High-resolution, multichannel seismic data collected across the Great Bahama Bank margin and the adjacent Straits of Florida indicate that the deposition of Neogene–Quaternary strata in this transect are controlled by two sedimentation mechanisms: (1) west-dipping layers of the platform margin, which are a product of sea-level–controlled, platform-derived downslope sedimentation; and (2) east- or north-dipping drift deposits in the basinal areas, which are deposited by ocean currents. These two sediment systems are active simultaneously and interfinger at the toe-of-slope. The prograding system consists of sigmoidal clinoforms that advanced the margin some 25 km into the Straits of Florida. The foresets of the clinoforms are approximately 600 m high with variable slope angles that steepen significantly in the Pleistocene section. The seismic facies of the prograding clinoforms on the slope is characterized by dominant, partly chaotic, cut-and-fill geometries caused by submarine canyons that are oriented downslope. In the basin axis, seismic geometries and facies document deposition from and by currents. Most impressive is an 800-m-thick drift deposit at the confluence of the Santaren Channel and the Straits of Florida. This “Santaren Drift” is slightly asymmetric, thinning to the north. The drift displays a highly coherent seismic facies characterized by a continuous succession of reflections, indicating very regular sedimentation.

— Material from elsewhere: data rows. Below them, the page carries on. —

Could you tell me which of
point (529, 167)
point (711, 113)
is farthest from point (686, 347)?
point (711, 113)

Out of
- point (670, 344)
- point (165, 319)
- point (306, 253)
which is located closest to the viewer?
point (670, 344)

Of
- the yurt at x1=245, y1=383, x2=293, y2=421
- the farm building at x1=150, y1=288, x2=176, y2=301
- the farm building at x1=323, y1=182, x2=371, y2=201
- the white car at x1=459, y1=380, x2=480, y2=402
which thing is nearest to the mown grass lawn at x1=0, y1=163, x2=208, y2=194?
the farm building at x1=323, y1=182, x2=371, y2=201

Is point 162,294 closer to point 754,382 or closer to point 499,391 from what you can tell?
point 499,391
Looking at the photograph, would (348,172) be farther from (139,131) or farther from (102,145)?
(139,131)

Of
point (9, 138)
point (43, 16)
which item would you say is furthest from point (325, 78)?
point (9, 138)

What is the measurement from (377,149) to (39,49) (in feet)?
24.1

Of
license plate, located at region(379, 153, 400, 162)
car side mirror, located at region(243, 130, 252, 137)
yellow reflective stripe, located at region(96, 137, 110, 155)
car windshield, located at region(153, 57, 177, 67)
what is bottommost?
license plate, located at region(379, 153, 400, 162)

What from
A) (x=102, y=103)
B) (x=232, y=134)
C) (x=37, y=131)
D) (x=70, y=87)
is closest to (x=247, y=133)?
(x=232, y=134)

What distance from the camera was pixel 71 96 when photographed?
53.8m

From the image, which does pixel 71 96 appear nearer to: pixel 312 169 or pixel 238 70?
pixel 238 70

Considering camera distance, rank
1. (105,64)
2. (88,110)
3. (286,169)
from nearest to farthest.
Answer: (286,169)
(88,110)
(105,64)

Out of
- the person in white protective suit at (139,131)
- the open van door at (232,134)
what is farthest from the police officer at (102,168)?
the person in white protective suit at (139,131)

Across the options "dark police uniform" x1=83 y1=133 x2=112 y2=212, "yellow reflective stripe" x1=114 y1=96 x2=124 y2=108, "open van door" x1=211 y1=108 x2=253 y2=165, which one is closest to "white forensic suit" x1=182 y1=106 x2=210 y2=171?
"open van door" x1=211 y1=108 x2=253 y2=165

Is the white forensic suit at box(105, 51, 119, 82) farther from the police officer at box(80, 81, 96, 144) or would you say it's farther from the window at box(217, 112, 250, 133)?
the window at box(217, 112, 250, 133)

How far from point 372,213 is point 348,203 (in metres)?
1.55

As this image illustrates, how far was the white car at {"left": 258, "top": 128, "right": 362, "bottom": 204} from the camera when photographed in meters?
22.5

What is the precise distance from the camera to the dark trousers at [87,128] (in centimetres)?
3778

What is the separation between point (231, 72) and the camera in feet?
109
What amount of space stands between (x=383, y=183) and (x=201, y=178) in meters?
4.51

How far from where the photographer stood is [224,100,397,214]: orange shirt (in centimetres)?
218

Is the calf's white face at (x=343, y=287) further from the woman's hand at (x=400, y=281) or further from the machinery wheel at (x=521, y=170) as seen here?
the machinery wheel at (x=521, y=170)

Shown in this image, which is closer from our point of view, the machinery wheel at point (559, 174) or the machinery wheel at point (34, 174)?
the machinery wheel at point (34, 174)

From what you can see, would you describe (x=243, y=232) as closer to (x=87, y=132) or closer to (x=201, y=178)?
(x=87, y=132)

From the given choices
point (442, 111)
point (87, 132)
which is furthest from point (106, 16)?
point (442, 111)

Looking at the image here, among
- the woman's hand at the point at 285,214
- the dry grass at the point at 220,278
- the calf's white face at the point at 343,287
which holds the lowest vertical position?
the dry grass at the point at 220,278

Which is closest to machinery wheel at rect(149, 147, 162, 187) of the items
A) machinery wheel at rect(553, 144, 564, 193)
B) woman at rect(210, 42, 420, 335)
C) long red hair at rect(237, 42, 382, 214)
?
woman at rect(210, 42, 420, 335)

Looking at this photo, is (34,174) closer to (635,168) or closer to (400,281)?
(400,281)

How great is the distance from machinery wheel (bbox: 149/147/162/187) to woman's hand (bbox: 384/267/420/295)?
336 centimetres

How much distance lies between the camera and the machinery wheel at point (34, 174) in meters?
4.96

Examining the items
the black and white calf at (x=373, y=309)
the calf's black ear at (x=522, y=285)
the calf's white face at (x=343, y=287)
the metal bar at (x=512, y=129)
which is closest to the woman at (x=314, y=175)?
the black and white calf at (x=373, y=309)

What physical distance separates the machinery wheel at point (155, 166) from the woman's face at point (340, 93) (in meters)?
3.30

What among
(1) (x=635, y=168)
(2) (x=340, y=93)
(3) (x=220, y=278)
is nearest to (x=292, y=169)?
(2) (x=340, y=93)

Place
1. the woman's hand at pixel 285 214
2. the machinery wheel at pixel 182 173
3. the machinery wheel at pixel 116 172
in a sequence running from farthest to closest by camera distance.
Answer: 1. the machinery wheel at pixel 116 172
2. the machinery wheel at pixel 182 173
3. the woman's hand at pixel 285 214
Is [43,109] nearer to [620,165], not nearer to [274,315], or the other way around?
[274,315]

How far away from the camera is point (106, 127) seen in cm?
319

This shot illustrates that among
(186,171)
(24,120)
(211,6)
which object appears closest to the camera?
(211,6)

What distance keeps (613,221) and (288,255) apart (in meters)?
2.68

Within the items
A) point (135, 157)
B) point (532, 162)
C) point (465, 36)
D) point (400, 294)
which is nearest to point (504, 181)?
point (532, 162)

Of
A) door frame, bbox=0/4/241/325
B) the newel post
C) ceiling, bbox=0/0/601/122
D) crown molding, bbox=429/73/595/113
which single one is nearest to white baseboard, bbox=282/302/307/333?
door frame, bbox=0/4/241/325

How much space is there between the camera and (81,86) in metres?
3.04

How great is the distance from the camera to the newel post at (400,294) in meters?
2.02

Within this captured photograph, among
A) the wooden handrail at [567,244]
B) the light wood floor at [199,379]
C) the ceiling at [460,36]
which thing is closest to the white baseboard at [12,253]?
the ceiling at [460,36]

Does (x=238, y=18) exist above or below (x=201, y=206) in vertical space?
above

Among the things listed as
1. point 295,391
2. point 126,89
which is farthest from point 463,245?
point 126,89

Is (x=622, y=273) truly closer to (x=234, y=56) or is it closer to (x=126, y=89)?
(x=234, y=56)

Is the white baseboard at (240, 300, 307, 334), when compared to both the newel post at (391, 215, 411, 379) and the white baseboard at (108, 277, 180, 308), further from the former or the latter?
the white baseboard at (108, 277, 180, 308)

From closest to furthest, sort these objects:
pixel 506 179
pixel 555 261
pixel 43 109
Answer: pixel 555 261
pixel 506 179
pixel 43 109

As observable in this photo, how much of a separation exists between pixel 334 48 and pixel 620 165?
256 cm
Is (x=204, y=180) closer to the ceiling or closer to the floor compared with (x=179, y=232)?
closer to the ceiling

Leg 166 of the Ocean Drilling Program (ODP) drilled a transect of five deep holes between 2 and 30 km from the modern platform margin and retrieved the sediments from both the slope and basin systems. The Neogene slope sediments consist of peri-platform oozes intercalated with turbidites, whereas the basinal drift deposits consist of more homogeneous, fine-grained carbonates that were deposited without major hiatuses by the Florida Current starting at approximately 12.4 Ma. Sea-level fluctuations, which controlled the carbonate production on Great Bahama Bank by repeated exposure of the platform top, controlled lithologic alternations and hiatuses in sedimentation across the transect. Both sedimentary systems are contained in 17 seismic sequences that were identified in the Neogene–Quaternary section. Seismic sequence boundaries were identified based on geometric unconformities beneath the Great Bahama Bank. All the sequence boundaries could be traced across the entire transect into the Straits of Florida. Biostratigraphic age determinations of seismic reflections indicate that the seismic reflections of sequence boundaries have chronostratigraphic significance across both depositional environments.